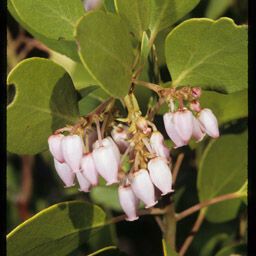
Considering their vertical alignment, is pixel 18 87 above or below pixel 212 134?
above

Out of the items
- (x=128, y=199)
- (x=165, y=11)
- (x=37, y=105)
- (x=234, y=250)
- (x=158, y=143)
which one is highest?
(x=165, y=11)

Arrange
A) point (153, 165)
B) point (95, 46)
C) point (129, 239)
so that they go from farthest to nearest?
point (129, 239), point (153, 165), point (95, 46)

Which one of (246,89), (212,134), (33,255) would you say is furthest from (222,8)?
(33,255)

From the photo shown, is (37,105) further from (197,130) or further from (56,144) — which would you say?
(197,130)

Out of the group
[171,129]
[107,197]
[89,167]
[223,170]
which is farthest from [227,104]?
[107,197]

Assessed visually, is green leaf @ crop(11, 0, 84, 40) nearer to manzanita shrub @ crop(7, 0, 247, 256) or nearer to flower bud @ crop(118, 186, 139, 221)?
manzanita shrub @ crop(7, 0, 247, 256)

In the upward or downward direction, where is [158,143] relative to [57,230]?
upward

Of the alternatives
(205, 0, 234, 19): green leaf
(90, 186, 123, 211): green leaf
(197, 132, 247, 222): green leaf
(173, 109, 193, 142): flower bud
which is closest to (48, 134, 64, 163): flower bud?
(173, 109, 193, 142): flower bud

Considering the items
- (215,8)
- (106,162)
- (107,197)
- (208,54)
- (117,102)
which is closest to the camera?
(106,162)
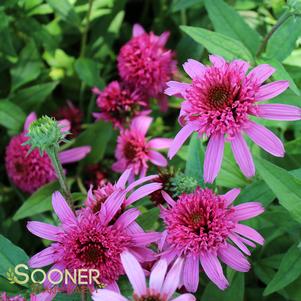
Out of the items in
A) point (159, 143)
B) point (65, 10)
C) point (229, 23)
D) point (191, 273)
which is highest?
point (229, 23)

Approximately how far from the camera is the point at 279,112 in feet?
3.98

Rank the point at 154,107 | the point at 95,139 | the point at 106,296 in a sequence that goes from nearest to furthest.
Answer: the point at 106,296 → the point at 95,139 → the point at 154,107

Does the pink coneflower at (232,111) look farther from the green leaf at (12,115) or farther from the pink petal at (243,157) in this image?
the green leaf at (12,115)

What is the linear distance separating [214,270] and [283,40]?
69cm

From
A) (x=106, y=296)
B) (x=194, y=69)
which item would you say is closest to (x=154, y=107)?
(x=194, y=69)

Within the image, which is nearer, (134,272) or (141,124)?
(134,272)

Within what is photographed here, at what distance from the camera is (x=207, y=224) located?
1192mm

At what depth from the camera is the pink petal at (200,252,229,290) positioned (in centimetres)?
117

### Written exercise
Copy every line of the data above word for word, but leave out the pictures.

### Response for this exercise
Considering their vertical alignment, is pixel 18 87 above or below pixel 212 134?
above

Out of the items
- (x=128, y=199)
- (x=165, y=11)
- (x=37, y=105)
- (x=234, y=250)
- (x=158, y=143)
which one is highest?
(x=165, y=11)

Arrange
A) point (153, 165)
B) point (95, 46)
C) point (129, 239)
so that they go from farthest to nearest?
point (129, 239), point (153, 165), point (95, 46)

Which one of (246,89), (212,134), (33,255) would you say is furthest from (222,8)?
(33,255)

From the photo shown, is (37,105) further from (197,130) or further from (56,144) — which would you say?
(197,130)

Out of the group
[171,129]
[107,197]
[89,167]
[223,170]
which is farthest from [227,104]?
[107,197]

Assessed visually, is green leaf @ crop(11, 0, 84, 40) nearer to manzanita shrub @ crop(7, 0, 247, 256) or nearer to flower bud @ crop(118, 186, 139, 221)?
manzanita shrub @ crop(7, 0, 247, 256)

In the upward or downward direction, where is [158,143] relative to [57,230]?
upward

Of the alternatives
(205, 0, 234, 19): green leaf
(90, 186, 123, 211): green leaf
(197, 132, 247, 222): green leaf
(173, 109, 193, 142): flower bud
which is closest to (48, 134, 64, 163): flower bud?
(173, 109, 193, 142): flower bud

Considering the items
- (215,8)
- (106,162)
- (107,197)
- (208,54)
- (117,102)
which is closest to the camera?
(106,162)
Out of the items in
A) point (159, 143)
B) point (65, 10)
C) point (229, 23)
D) point (191, 273)
which is highest?
point (229, 23)

Approximately how far from the camera is the point at 279,112 in feet?
3.98

Rank the point at 154,107 | the point at 95,139 | the point at 106,296 in a sequence that goes from nearest to furthest.
Answer: the point at 106,296 → the point at 95,139 → the point at 154,107

Does the pink coneflower at (232,111) look farther from the green leaf at (12,115) or farther from the pink petal at (243,157) in this image?
the green leaf at (12,115)

What is the linear distance separating [214,270] and [283,40]?
69cm

From
A) (x=106, y=296)
B) (x=194, y=69)
which item would you say is closest to (x=154, y=107)?
(x=194, y=69)

Within the image, which is nearer, (134,272) or (141,124)?
(134,272)

Within what is photographed here, at what distance from the camera is (x=207, y=224) located?
1192mm

At what depth from the camera is the pink petal at (200,252,229,290) positioned (in centimetres)?
117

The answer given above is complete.